The 'story' as noun type

I was thinking that 'story', as a noun type, has certain verbs associated to it:

person-tell->story
story-listened by->person
story-believed by->person

The persistent forms are:
story_/told
person_/affect of story
person_/permanent affect of story

Also we have attributes of story that do not arise as persistent states after actions:
story_/true
[I suppose this can only occur when there in a storyB that is about a storyA.]

And maybe a new operator {} for 'about'. 'Cept I am not sure how to use this. I can see how if a person believes a story then the content, what the story is 'about', becomes part of the person's reaction to circumstances that bring up similar content. Or, in a purely linguistic context, would add to the person's truism repository. Let's think about this a bit.
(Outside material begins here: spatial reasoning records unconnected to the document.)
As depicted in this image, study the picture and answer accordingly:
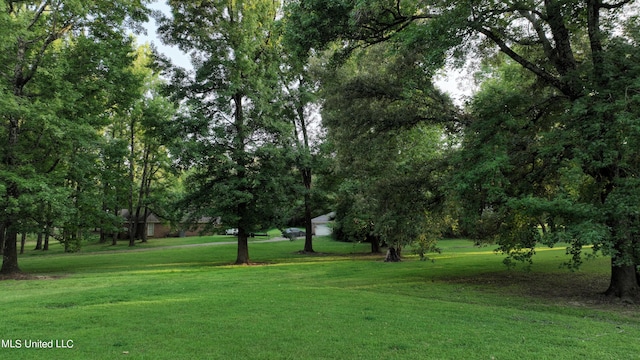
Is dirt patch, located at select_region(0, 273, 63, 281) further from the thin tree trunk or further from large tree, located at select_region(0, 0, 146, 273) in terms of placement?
the thin tree trunk

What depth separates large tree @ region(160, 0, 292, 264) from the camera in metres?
20.8

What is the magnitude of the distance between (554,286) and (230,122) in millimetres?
16773

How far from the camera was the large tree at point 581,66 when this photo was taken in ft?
28.5

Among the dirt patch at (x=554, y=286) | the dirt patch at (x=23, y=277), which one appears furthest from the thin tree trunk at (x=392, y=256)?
the dirt patch at (x=23, y=277)

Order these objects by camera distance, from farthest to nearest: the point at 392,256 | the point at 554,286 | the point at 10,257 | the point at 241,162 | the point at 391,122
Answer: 1. the point at 392,256
2. the point at 241,162
3. the point at 10,257
4. the point at 391,122
5. the point at 554,286

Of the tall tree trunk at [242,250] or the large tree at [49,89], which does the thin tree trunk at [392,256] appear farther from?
the large tree at [49,89]

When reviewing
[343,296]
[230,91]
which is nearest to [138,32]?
[230,91]

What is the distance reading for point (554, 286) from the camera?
12961mm

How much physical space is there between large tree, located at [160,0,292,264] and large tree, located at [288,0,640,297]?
10305mm

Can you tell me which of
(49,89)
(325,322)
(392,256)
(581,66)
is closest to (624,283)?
(581,66)

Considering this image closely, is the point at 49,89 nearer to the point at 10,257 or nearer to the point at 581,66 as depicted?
the point at 10,257

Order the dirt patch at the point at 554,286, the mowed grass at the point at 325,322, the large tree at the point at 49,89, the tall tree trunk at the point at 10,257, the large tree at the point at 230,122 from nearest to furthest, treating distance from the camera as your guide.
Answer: the mowed grass at the point at 325,322, the dirt patch at the point at 554,286, the large tree at the point at 49,89, the tall tree trunk at the point at 10,257, the large tree at the point at 230,122

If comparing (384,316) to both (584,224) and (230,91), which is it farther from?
(230,91)

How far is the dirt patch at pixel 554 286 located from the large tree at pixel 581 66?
728 millimetres
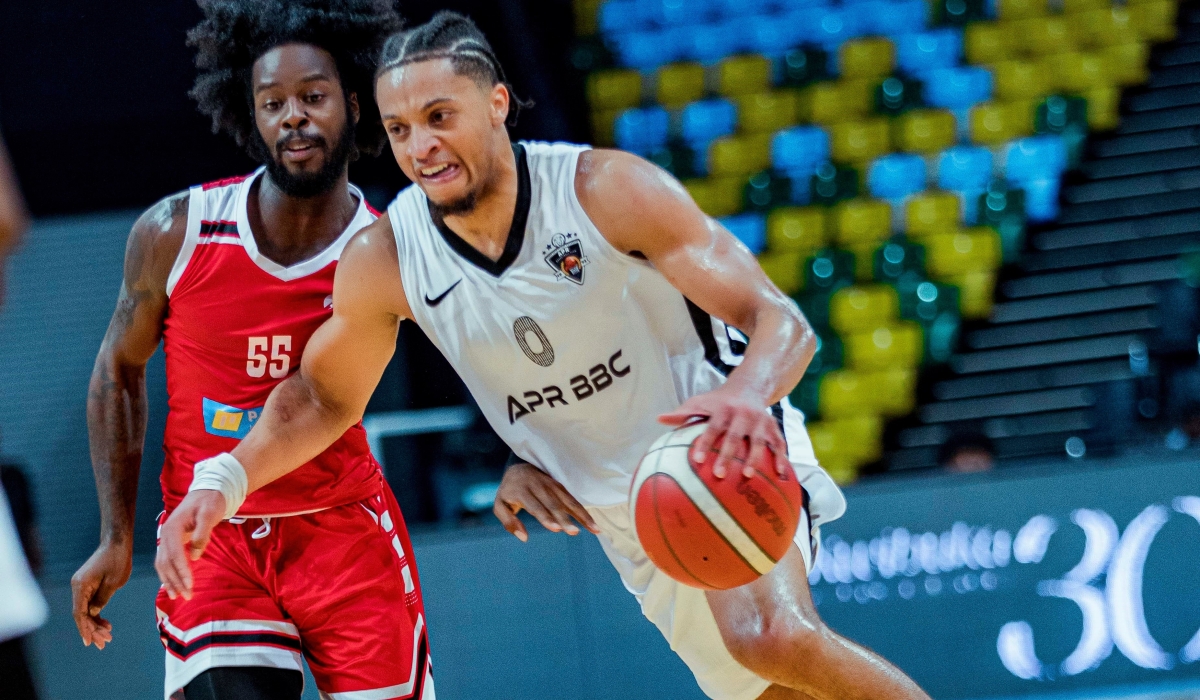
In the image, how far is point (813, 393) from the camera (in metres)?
8.38

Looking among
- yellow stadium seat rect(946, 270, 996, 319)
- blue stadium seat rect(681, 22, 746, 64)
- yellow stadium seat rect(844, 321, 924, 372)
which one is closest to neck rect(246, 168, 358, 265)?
yellow stadium seat rect(844, 321, 924, 372)

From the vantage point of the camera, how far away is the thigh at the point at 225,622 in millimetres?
3008

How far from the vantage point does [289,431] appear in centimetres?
310

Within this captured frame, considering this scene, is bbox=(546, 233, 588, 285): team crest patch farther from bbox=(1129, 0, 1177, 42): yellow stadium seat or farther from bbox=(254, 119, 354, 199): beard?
bbox=(1129, 0, 1177, 42): yellow stadium seat

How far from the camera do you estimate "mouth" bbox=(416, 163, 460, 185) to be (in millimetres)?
2912

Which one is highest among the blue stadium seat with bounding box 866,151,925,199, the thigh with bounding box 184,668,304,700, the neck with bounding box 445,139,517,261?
the neck with bounding box 445,139,517,261

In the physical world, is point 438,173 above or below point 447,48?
below

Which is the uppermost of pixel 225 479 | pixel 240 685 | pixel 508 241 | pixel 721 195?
pixel 508 241

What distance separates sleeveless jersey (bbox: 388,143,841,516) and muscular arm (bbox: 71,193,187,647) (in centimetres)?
66

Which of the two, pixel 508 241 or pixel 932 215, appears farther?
pixel 932 215

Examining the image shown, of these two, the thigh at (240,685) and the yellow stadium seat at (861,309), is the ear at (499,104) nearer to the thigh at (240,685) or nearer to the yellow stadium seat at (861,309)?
the thigh at (240,685)

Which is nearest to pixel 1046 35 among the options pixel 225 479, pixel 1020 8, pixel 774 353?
pixel 1020 8

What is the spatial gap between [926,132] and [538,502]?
7.15 m

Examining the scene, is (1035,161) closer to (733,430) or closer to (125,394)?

Not that I plan to write about "truth" but: people who become sufficiently enlightened (I guess like Frege and Ramsay) realize that saying a sentence is "true" does not add to to the meaning of the original expression. But they make a serious logical "type" error when they overlook that "X is true" is a meta statement about X. Its meaning does not "add to" the meaning of X, as it is of a different type. As a meta statement "X is true" does indeed have content. It is just that when this is projected back into the original statement the projection has no content. In other words there is a failure to respect the algebra of 'about'.
One minor note about "truth": as a mathematician I was quite interested in the definition of truth and was well aware of it having multiple varieties. A=A is not true in the same way as "my name is Peter". I guess Kant probably got some of these varieties of truth correct. One variety I found to be most pleasing was this one: a statement is "true" if its consequences are already known. [In a system of propositions, "closed" under some set of operations: a new proposition can be considered "true" when it, together with the operations and the existing propositions can only generate other propositions that are already in the system.]. I never met a serious mathematician who was confident they understood all these possibilities. There are a lot of amateurish approaches that pretend "truth" is a single, well understood concept.